Horizontal And Virtical View

As we know, our eyes are set horizontally across from each other, this gives our human being a wider view instead of taller, and also allows us to be more aware of the environment through peripheral vision. Taking this into consideration our cameras are made to take horizontal photographs are wider than they are tall. So vertical photographs are photos that are taller than they are wide, this is how they are designed to take one type of pictures, horizontally, it follows the way that we human beings see the world.

But in photographs our vision is limited by the edges of the frame so that the peripheral vision is eliminated. While in real life this can be dangerous having no peripheral vision in photography helps the photographer to focus attention on the intended subject by limiting the field of vision.
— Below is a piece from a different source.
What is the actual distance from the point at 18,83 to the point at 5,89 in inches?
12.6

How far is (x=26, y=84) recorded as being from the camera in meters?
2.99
Since a picture cannot selectively focus once taken, just like the brain can selectively focus on a live scene, this limitation of the field of the vision is specially important to people who take photos. You can just turn a camera sideways to achieve a vertical photograph in order to further limit the field of vision.

Horizontal photographs are the mostly used photographic style because the camera sideways to take pictures this way. Many people don’t tend to turn their cameras sideways to take a vertical image. Horizontal images are roughly the same format as how we see the world and have some distinct properties.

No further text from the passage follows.